The problem with the purely helpful side of human nature is that people, unlike dogs, take advantage of it. I once met an aspiring writer—a doll-faced woman I'll call Gloria—who had lost whole chapters of her half-finished novel because she didn't know how to back up her computer files. Thinking this was a lost-puppy situation, I hired a babysitter, went to Gloria's house, showed her how to save a file (point this, click that), and sat beside her while she repeated the procedure for each of 20 chapters. Early the next morning, my phone rang. "I wrote a new chapter!" Gloria chirruped. "Come over and show me how to back up the file!" I'm not sure what became of Gloria; I sort of lost touch with her after that.

I mean seconds after.

Now, I don't think Gloria was an evil manipulator. I think she felt genuinely incapable of saving the file—but my gut told me it was learned helplessness, not real need, and the norm of reciprocity inspired me to drop that potential friendship like a bad habit.

My point: We should ask for help guilelessly, confident in human graciousness—but only if it's absolutely necessary.
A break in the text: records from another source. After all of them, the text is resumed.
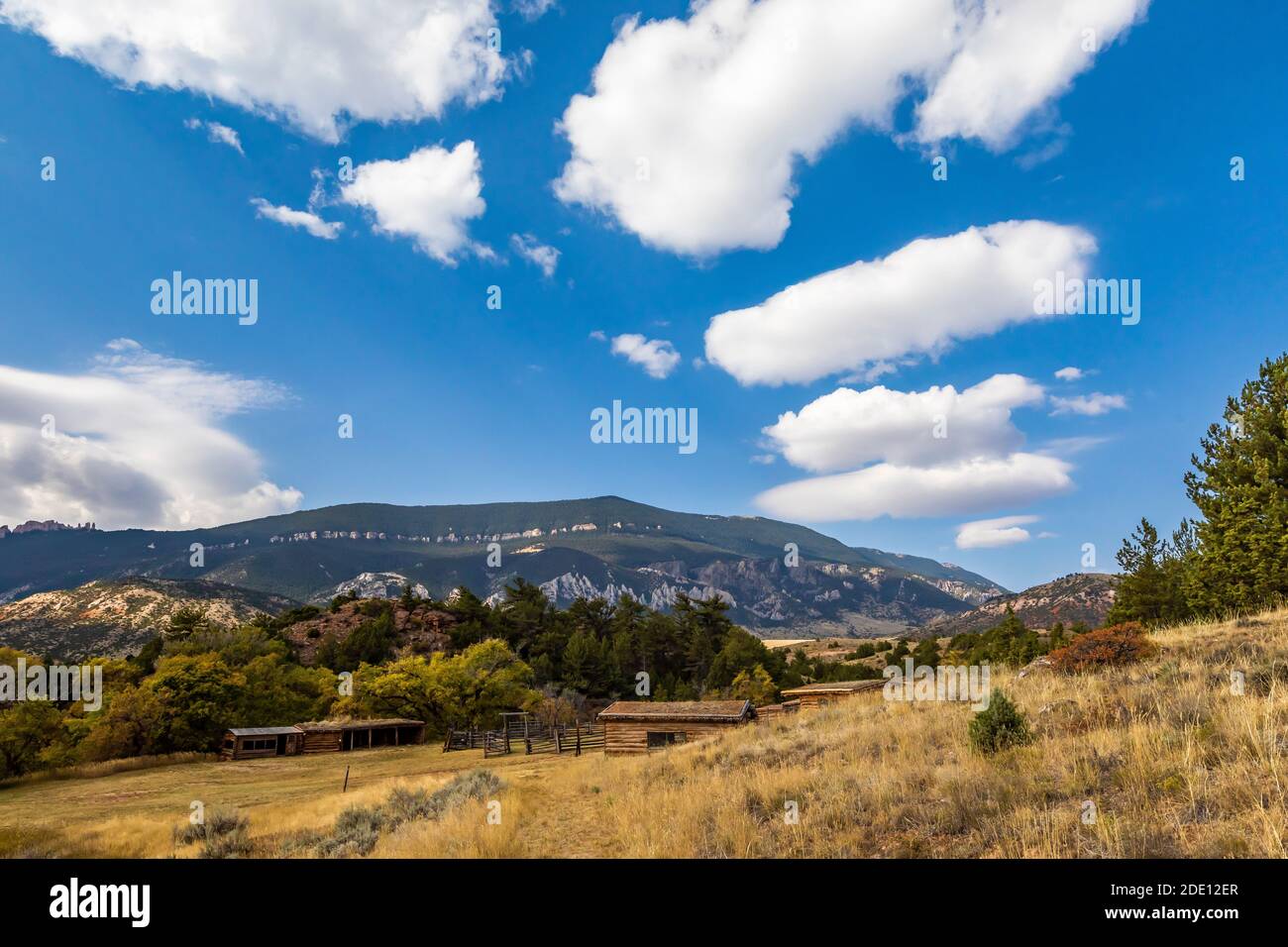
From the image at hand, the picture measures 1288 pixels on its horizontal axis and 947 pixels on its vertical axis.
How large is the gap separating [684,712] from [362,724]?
28.0 m

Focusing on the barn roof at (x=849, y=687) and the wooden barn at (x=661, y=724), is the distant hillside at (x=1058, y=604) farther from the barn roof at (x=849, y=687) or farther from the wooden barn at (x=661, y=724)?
the wooden barn at (x=661, y=724)

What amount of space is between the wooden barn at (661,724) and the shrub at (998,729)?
79.1 feet

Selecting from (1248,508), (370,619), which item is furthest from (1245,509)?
(370,619)

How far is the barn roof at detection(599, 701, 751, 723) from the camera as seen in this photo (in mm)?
33344

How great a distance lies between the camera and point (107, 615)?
11194cm

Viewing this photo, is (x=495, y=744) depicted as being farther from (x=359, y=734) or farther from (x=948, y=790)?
(x=948, y=790)

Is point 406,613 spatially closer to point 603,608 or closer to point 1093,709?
point 603,608

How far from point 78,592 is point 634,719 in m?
147

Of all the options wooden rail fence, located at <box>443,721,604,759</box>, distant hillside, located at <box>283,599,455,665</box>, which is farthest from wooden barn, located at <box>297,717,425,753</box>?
distant hillside, located at <box>283,599,455,665</box>

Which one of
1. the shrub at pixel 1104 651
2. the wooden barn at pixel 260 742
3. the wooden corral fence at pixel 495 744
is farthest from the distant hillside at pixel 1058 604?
the wooden barn at pixel 260 742

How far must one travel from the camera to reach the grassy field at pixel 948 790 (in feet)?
21.4

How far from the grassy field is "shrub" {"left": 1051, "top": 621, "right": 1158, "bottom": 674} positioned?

If we abuse the privilege, we risk becoming pariahs. So how do I make this crucial judgment under pressure? How do I know if I am about to get smushed on the freeway of life because I failed to seek aid, or become ditched by people who are sick of my manipulative begging? For answers, I turned to someone whose job it is to stay in the sweet spot of need.

It's hard to imagine a more vulnerable population than the residents of the Neonatal Intensive Care Unit at Cedars-Sinai Medical Center. I'm visiting the NICU with parent liaison Dorothy Williams, who introduces me to the patients, most of whom weigh less than my mocha Frappuccino. No chubby cherubs here: These babies combine the heartbreaking scrawniness of the extremely old with the total inexperience of the extremely young. I'm moved to tears, partly by their fragility and partly by the complicated machines and devoted professionals around each tiny person, attesting to human determination to help the truly helpless.

"It's the parents I focus on," says Dorothy. "They're exhausted, they're in shock, they have to take care of other kids and jobs and mortgages."

I ask her if most parents tell her when they need help.

"Oh," Dorothy says, "they always tell you—even when they won't tell you." I tell her that I'm not quite following.

At this point, one of her coworkers says, "Well, I know it's time to help when they start asking how. 'How do I comfort my newborn?' 'How do I talk to my relatives?' 'How will we pay for this?' The more they ask how, the more they need help, and the more able they are to receive it." Dorothy nods.